Hello, I’ll try to keep this as short as possible. I’m currently hosting bitwarden_rs on Docker. I plan on accessing this container only within my home network and I don’t want to expose it to the Internet at all. The problem is that bitwarden_rs requires HTTPS to work. What are my options here? I’m pretty new to all of this and I’d like some suggestions. Thanks!
1 Like
Let’s Encrypt certificates are “required” to be send to Certificate Logs (due to Google’s demand for signed certificate timestamps), so hostnames embedded in certificates issued by Let’s Encrypt will be publically known.
I’m not familiair with bitwarden_rs, but if you’re the only user of the service, perhaps setting up your own not-publically trusted CA could be an option?
1 Like
I could try doing that, maybe I can find some fake CA service. Would that be an issue if I’m hosting both private and public-facing containers at the same time? I mean, will I be able to assign my bitwarden_rs container a certificate generated by a fake CA, while at the same time handing out genuine letsencrypt certificates to other web servers that are exposed to the Internet?
1 Like
Hi @glazing32
I don't use bitwarden. But isn't there a self signed certificate enough?
Create one with 20 years, add it to your browser - and forget it.
1 Like
It seems to work with Traefik’s default certificate, although I hoped there would be a better solution. The traffic should still be encryped by https even though I’m using a self-signed certificate, right?
1 Like
To encrypt traffic, it’s not relevant if the certificate is public trusted, expired, has the wrong name etc.

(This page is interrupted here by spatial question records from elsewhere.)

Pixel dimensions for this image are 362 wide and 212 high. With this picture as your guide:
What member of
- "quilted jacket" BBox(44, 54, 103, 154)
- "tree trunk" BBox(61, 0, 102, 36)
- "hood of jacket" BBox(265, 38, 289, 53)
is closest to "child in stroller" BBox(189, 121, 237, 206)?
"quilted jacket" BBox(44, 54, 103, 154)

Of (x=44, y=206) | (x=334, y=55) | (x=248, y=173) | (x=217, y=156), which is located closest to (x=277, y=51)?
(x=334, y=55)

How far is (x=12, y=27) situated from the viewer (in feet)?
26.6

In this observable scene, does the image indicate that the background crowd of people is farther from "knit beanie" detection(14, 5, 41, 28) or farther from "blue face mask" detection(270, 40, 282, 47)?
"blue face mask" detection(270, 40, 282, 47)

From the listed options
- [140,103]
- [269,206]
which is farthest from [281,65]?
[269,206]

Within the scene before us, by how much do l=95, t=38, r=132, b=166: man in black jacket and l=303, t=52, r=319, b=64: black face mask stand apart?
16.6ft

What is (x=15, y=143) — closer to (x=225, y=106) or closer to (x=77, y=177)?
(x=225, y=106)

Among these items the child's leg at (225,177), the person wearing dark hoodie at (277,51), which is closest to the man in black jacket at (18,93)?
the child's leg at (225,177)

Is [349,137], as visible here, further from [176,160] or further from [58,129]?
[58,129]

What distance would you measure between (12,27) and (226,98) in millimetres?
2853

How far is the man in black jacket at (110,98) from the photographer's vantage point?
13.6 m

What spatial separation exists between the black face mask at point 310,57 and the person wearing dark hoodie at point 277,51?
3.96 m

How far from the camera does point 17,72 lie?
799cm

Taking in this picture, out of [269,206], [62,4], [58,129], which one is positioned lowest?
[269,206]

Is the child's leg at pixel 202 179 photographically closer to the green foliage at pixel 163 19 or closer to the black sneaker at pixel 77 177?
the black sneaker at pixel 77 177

Only internal usage: Use self signed with a very long duration.
1 Like
Alright, makes sense, thank you. Would you recommend me to generate my own self-signed certificate using something like openssl / a fake CA service I host on my own, or is the reverse proxy’s default certificate fine? I mean, it’s working right now but I’m asking out of curiosity. Thanks
1 Like
This topic was automatically closed 30 days after the last reply. New replies are no longer allowed.